The UK government has announced a new blanket ban on legal highs that will carry prison terms of up to seven years.

Ministers will publish draft laws attacking the manufacture, distribution, sale and supply of the substances.

Legal highs, which are officially known as “new psychoactive substances” (NPS) have been associated with a number of fatalities.

The government said the Psychoactive Substances Bill will apply to “any substance intended for human consumption that is capable of producing a psychoactive effect”.

Caffeine, alcohol and tobacco will not be included and there will also be exceptions for medical products and food.

Controlled drugs will continue to be governed by their own regime.

The bill will ban human use of nitrous oxide – laughing gas – also known as “hippy crack”.

NPS contain a variety of chemical ingredients, some of which are prohibited.

They induce effects similar to those of controlled drugs such as ecstasy, cannabis and cocaine.
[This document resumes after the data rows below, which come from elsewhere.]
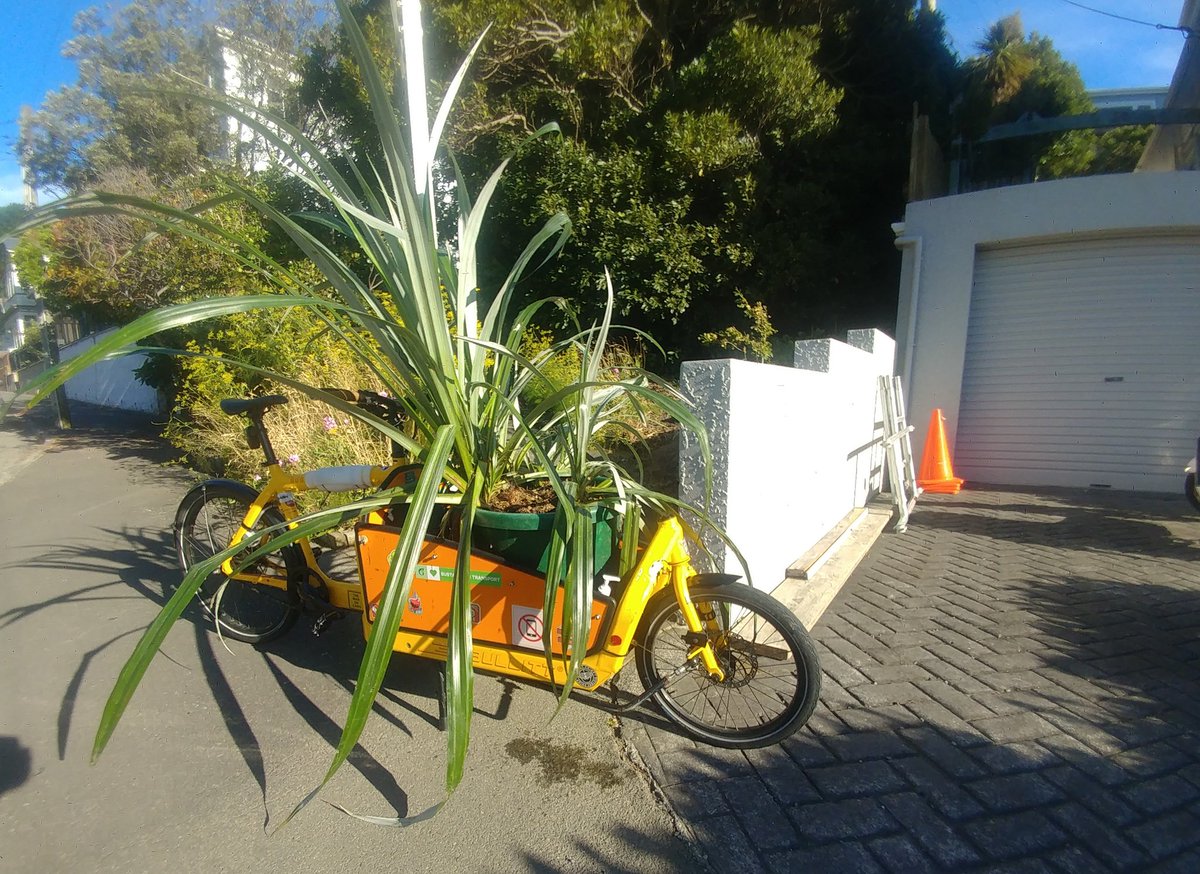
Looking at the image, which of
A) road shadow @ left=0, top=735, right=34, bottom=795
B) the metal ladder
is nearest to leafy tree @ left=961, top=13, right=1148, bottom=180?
the metal ladder

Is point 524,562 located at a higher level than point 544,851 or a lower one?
Result: higher

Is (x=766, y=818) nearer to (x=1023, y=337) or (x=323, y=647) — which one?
(x=323, y=647)

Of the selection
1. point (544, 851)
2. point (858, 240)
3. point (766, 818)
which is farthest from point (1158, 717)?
point (858, 240)

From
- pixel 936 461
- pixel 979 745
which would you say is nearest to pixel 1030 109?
pixel 936 461

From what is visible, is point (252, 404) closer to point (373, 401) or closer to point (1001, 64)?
point (373, 401)

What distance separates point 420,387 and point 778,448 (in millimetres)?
2083

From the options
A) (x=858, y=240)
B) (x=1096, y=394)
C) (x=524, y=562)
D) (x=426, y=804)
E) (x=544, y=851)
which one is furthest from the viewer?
(x=858, y=240)

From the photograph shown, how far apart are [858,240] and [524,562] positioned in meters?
8.01

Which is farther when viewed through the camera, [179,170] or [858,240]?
[179,170]

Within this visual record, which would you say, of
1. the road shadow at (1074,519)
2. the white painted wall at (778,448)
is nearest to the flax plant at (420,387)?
the white painted wall at (778,448)

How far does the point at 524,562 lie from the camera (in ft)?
8.32

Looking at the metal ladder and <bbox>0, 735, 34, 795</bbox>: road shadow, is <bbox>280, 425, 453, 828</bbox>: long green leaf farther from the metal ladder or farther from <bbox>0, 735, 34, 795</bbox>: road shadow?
the metal ladder

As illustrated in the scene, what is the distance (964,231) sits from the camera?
747 cm

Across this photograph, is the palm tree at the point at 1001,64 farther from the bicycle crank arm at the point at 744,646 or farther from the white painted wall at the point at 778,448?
the bicycle crank arm at the point at 744,646
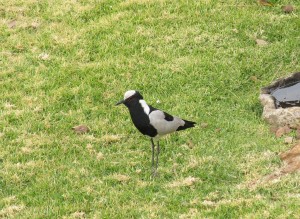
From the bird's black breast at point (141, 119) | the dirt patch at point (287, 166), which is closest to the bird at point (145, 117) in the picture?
the bird's black breast at point (141, 119)

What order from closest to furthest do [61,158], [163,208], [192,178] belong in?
[163,208] < [192,178] < [61,158]

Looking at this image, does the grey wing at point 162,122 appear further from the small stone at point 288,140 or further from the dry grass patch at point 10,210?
the dry grass patch at point 10,210

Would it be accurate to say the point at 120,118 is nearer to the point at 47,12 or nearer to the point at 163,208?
the point at 163,208

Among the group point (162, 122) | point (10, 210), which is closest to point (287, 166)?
point (162, 122)

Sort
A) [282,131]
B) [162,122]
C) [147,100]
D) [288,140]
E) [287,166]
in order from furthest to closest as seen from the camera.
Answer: [147,100]
[282,131]
[288,140]
[162,122]
[287,166]

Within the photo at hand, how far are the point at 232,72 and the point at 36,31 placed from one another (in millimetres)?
3732

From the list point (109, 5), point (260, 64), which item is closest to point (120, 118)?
point (260, 64)

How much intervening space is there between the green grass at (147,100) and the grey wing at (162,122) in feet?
1.71

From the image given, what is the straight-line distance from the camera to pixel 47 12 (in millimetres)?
12133

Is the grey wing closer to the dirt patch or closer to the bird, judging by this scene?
the bird

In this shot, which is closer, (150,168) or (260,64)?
(150,168)

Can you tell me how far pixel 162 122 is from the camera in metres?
7.59

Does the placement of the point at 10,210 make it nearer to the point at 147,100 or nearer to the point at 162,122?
the point at 162,122

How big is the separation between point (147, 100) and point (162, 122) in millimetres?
2187
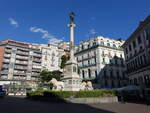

Home Office minister Mike Penning claimed the new rules would “fundamentally change the way we tackle new psychoactive substances”.

He added: “The blanket ban will give police and other law enforcement agencies greater powers to tackle the reckless trade in psychoactive substances, instead of having to take a substance-by-substance approach.”

The measures, which will apply throughout the UK, would include the powers to search people and property for legal highs as well as seize and destroy them.

Civil measures such as prohibition notices and orders would also be brought in.

Commander Simon Bray, of the National Police Chiefs’ Council, said: “A blanket ban on new psychoactive substances will make it simpler for law enforcement to deal with those drugs which are potentially unsafe but which may not yet be controlled.”